Diversify. Diversify. Diversify. Study investing and “diversification” ranks among the most common terms tossed around. Indeed, the first bit of advice many professional investors offer newbies is to diversify their investment portfolios. So what makes diversification such an important concept? Let’s dig in.
First, diversification means spreading your investments across different assets. This can mean many things. You might take your stock portfolio, then spread investments among various companies and industries. You might also diversify geographically, investing in Japanese, American, and German firms.
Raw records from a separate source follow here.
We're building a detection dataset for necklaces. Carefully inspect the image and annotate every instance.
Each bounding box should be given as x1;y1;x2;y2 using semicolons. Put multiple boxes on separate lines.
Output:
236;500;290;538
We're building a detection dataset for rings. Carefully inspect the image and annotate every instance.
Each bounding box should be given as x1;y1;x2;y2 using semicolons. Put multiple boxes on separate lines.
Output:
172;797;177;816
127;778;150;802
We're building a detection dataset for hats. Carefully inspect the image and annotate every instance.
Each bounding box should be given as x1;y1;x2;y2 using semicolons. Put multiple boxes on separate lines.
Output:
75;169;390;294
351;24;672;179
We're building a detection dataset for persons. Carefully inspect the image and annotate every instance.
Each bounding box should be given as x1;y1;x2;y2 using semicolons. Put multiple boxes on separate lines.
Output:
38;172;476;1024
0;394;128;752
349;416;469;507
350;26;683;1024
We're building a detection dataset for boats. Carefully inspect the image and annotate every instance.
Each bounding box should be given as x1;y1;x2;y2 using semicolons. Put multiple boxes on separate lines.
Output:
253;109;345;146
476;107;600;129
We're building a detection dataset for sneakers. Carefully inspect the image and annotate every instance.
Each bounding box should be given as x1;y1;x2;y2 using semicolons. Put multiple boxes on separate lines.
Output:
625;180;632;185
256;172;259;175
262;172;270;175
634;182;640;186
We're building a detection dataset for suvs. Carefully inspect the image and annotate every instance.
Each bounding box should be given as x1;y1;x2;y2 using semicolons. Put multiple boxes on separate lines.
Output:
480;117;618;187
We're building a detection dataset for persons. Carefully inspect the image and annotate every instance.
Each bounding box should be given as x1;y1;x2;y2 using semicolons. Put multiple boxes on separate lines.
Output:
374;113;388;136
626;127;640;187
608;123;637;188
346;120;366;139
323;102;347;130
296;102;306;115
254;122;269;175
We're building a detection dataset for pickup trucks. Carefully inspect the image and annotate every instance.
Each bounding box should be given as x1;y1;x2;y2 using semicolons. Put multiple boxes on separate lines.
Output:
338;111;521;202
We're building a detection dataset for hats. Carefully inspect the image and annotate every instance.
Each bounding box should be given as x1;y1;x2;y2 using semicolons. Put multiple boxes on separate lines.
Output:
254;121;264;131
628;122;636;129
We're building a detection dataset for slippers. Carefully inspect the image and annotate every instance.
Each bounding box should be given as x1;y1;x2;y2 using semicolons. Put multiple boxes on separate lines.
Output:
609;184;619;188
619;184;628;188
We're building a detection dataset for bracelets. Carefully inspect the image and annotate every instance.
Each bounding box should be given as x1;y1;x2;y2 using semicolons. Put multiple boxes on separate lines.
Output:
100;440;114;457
You can also diversify your entire investment portfolio. Instead of putting your retirement savings in only stocks, you might purchase real estate, perhaps renting houses. You could also pick up precious metals, like gold or bonds paying interest. Less traditional assets, such as cryptocurrencies, might come into play as well.
So why should you diversify? As the old saying goes, you don’t want to put all your eggs in one basket. Drop that basket and you may lose all of your eggs. No breakfast for you, sorry. The same is true when investing. Everyone wants to invest in the next Apple. However, finding those diamonds in the rough is much easier said than done. For every Apple, there are countless Gateways, Nokias, and Blackberries.
Outside of individual companies, macro trends can create headwinds for entire industries. Ford put many horse carriage builders out of business and computers made typewriters obsolete. Trade wars might crush the value of foreign manufacturing firms, or housing markets could overheat, popping bubbles and destroying wealth.
Meanwhile, entire stock indices may suffer large dips while precious metals soar. By diversifying, you mitigate risks. If a company or even an industry suffers strong headwinds, only part of your investments may end up exposed.